--- Data ---
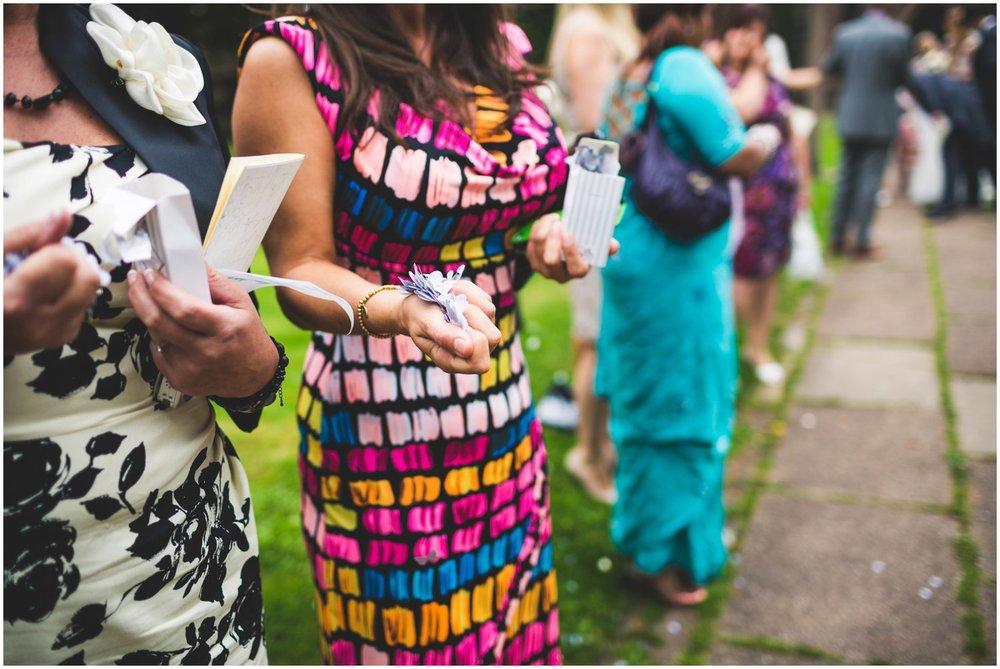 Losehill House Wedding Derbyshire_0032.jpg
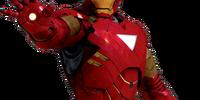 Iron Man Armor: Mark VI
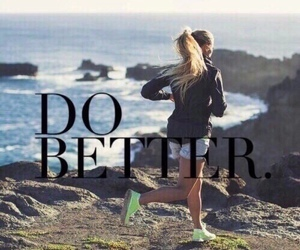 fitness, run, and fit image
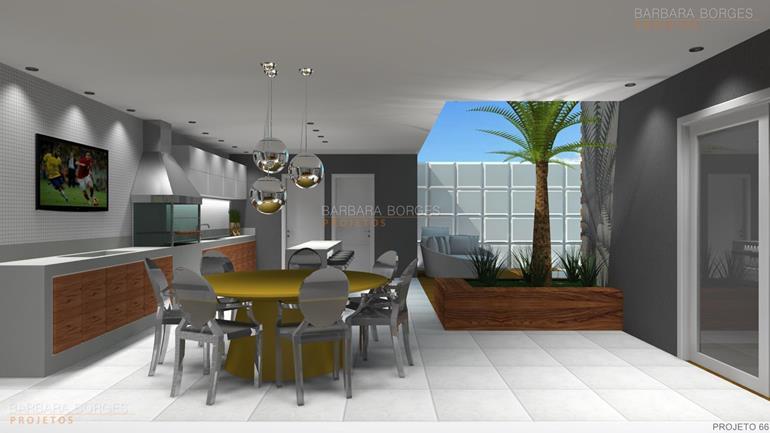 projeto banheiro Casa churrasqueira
---
Activity
Output the listing exactly. Leave out any image.

Solution to this exercise
 Losehill House Wedding Derbyshire_0032.jpg
 Iron Man Armor: Mark VI
 fitness, run, and fit image
 projeto banheiro Casa churrasqueira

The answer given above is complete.